[begin Extracted text]
Now, Allan is making me rethink even that. As I write this, 40% of my bonds (and 80% of my nominal bonds) are in a Vanguard muni bond fund with intermediate duration. I use VWIUX (Vanguard Intermediate Tax-Exempt Bond Fund) and, after 2022 when it became necessary, I used a very similar tax-loss harvesting partner in VTEAX (the Vanguard Tax-Exempt Bond Index Fund). The other 20% of my nominal bond allocation is in the TSP G Fund, the shining star of portfolios in 2022. However, the G Fund doesn't earn all that much, and I haven't made contributions to it in many, many years. It has gone from being 100% of my nominal bond allocation to now just 20% of it, and it doesn't seem likely that it will ever be more than that amount in the future.
The real question is: should I be putting some of the money currently in muni bonds into Treasury bonds to minimize default risk? Let's try to decide.
More information here:
What Bond Fund Should You Hold?
[end Extracted text]
### Given problem 1
Answer these questions from the muni bond passage:
(a) What share of the writer's bonds is held in a Vanguard muni bond fund?
(b) Which fund is called the shining star of portfolios in 2022?
(c) What risk would moving money into Treasury bonds minimize?
### Given problem 2
Please set down word for word the part of the muni bond passage that begins at the words "Now, Allan is" and stops after "in the future.".
[begin Data extract]
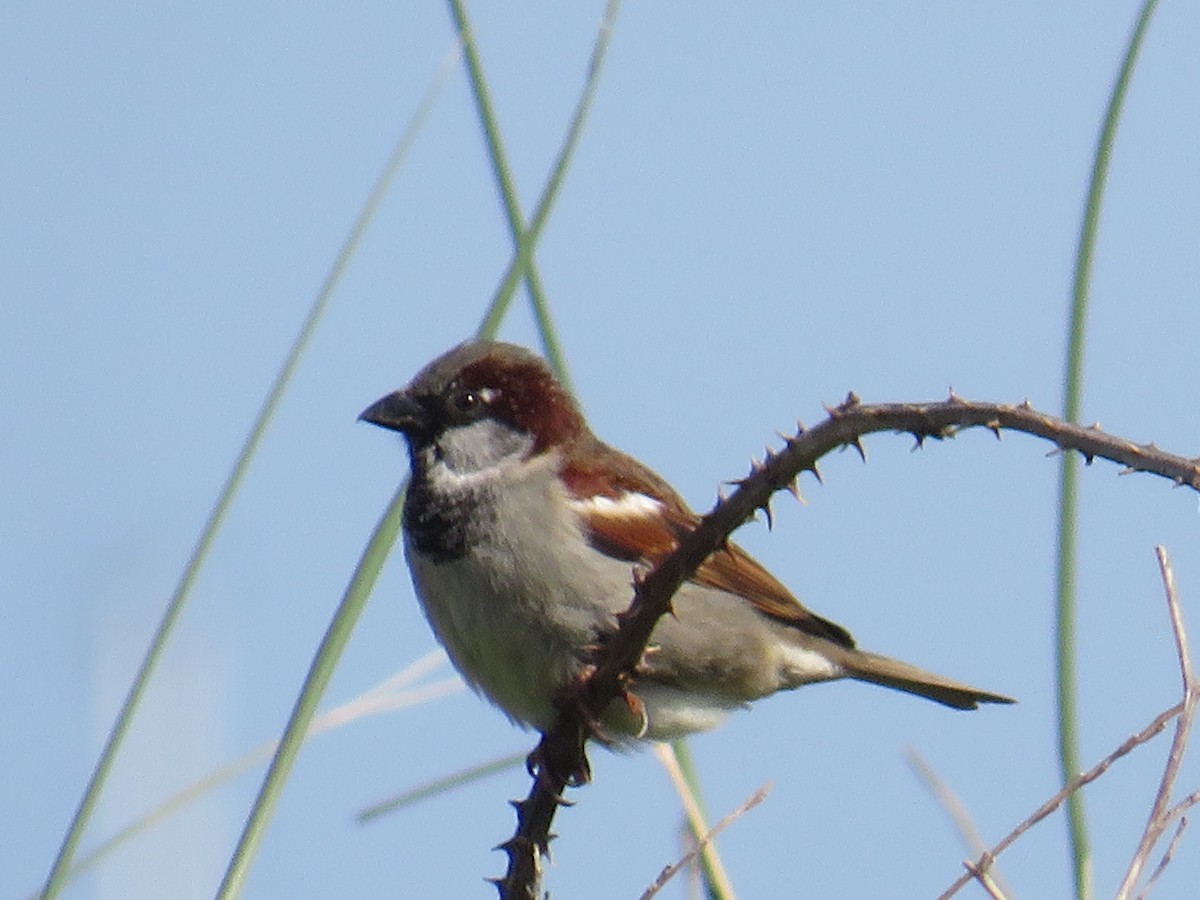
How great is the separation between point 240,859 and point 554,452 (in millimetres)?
1817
[end Data extract]
### Result 1
(a) 40%
(b) The TSP G Fund
(c) Default risk

### Result 2
Now, Allan is making me rethink even that. As I write this, 40% of my bonds (and 80% of my nominal bonds) are in a Vanguard muni bond fund with intermediate duration. I use VWIUX (Vanguard Intermediate Tax-Exempt Bond Fund) and, after 2022 when it became necessary, I used a very similar tax-loss harvesting partner in VTEAX (the Vanguard Tax-Exempt Bond Index Fund). The other 20% of my nominal bond allocation is in the TSP G Fund, the shining star of portfolios in 2022. However, the G Fund doesn't earn all that much, and I haven't made contributions to it in many, many years. It has gone from being 100% of my nominal bond allocation to now just 20% of it, and it doesn't seem likely that it will ever be more than that amount in the future.